**GIVEN EXERCISE:**
Reproduce the records word for word, starting at the line that contains "What amount of" and ending at the final line of the records.

##### EXTRACTED MATERIAL

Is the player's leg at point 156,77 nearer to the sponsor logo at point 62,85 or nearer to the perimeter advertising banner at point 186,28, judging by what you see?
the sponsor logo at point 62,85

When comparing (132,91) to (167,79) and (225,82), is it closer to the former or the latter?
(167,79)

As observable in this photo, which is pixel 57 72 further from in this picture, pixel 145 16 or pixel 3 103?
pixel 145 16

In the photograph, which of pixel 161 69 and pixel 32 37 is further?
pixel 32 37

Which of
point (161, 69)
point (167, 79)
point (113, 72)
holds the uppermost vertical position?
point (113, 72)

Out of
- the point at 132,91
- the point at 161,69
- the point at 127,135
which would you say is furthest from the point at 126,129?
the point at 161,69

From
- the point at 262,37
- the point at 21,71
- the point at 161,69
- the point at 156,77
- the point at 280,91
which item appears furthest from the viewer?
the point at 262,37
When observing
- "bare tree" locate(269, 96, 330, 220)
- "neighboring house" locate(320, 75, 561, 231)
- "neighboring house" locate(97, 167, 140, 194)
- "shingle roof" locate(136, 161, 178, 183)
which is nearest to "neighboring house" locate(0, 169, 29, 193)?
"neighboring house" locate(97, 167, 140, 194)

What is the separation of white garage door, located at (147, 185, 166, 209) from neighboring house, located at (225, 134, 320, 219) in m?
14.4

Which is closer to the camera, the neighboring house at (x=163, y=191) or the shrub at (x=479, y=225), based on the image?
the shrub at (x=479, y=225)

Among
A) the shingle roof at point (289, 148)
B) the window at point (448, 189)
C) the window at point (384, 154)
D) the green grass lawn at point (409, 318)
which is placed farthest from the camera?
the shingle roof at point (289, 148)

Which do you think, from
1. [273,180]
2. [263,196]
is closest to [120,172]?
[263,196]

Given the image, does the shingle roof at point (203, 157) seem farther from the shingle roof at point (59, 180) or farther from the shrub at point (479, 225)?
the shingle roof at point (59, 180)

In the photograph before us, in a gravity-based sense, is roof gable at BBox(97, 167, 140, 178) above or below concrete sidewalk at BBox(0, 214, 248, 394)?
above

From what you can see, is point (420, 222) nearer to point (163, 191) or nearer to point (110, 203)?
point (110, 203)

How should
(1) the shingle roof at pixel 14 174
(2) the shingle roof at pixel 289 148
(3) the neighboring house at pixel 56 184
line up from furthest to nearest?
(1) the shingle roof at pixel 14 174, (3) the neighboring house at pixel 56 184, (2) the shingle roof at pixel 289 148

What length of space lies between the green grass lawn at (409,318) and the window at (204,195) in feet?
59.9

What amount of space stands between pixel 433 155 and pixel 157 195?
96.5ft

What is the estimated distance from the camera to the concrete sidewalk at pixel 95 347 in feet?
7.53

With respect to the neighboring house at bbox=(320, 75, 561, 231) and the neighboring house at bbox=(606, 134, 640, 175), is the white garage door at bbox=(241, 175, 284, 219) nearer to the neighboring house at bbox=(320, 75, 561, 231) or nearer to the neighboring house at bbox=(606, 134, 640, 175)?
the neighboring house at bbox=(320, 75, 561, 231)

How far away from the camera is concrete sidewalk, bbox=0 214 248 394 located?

##########

**EXERCISE ANSWER:**
What amount of space stands between pixel 433 155 and pixel 157 195?
96.5ft

What is the estimated distance from the camera to the concrete sidewalk at pixel 95 347 in feet?
7.53

With respect to the neighboring house at bbox=(320, 75, 561, 231) and the neighboring house at bbox=(606, 134, 640, 175), is the white garage door at bbox=(241, 175, 284, 219) nearer to the neighboring house at bbox=(320, 75, 561, 231) or nearer to the neighboring house at bbox=(606, 134, 640, 175)?
the neighboring house at bbox=(320, 75, 561, 231)

How far away from the camera is concrete sidewalk, bbox=0 214 248 394 located?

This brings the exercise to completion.